[[ Data shown, beginning ]]

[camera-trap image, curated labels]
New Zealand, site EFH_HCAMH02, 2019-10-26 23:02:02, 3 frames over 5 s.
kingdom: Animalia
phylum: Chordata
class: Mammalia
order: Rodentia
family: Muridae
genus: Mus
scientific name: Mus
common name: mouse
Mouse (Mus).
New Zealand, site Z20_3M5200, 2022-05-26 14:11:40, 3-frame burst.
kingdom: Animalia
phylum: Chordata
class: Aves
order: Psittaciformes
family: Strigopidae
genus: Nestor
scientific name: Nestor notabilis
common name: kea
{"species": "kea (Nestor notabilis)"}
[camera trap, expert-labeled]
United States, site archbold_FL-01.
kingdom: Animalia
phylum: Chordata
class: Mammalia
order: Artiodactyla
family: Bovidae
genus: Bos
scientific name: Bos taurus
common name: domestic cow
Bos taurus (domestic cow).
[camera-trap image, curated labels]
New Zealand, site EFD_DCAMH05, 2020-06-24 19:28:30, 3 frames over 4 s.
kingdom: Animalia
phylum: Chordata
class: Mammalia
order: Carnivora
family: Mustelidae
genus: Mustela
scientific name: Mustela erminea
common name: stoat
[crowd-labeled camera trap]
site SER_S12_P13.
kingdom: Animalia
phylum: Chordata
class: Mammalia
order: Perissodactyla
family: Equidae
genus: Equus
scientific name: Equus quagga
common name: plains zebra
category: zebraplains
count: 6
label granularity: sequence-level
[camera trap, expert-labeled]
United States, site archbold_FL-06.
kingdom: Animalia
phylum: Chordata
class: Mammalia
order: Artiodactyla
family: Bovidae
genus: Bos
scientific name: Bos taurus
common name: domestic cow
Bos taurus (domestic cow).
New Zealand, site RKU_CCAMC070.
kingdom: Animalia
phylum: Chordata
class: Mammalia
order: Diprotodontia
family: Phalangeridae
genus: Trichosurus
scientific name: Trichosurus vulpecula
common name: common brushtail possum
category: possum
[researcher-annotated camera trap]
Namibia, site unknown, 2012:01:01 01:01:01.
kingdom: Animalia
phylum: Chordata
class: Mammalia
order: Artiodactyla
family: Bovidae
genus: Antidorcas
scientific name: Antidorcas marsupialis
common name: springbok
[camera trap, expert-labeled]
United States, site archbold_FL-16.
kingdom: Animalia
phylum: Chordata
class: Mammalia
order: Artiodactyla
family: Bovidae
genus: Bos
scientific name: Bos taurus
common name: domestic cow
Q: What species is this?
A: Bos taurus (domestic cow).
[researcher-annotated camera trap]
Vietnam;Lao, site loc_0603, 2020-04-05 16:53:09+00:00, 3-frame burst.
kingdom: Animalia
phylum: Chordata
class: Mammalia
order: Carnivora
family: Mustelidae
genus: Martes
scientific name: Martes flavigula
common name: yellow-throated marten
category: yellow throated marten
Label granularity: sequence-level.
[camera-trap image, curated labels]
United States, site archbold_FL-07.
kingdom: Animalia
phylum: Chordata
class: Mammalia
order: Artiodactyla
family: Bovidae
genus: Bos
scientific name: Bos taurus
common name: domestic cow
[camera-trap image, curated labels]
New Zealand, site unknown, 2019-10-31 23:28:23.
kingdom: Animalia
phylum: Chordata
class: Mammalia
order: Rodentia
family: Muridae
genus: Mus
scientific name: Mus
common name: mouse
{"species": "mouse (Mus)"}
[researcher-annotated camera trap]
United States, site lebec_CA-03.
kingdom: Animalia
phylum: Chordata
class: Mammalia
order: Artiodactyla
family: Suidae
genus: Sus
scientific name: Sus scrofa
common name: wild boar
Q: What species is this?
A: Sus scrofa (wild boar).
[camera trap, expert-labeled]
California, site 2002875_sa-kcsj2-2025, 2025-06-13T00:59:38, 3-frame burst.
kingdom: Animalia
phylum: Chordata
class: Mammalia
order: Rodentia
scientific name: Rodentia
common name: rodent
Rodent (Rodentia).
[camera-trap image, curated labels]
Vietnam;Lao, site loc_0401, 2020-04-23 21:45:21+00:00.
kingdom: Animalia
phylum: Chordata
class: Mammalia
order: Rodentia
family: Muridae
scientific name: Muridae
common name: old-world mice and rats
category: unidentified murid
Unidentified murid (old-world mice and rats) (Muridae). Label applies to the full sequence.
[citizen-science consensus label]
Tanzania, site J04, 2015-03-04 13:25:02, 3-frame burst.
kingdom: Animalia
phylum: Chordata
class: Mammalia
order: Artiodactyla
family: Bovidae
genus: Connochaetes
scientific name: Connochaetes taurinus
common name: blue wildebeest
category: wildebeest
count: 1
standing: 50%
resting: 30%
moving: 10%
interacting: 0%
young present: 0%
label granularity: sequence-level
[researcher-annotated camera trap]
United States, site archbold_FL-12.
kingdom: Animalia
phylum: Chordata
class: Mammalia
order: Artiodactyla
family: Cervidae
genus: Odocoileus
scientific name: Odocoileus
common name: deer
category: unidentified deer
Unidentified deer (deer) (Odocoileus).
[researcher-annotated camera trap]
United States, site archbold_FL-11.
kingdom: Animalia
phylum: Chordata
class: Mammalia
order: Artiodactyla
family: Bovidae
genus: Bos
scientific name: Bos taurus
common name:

[[ Data shown, end ]]

▶ [Problem statement]
Output the number of lines above holding the word "United", and nothing besides it.

▶ [Finished task]
7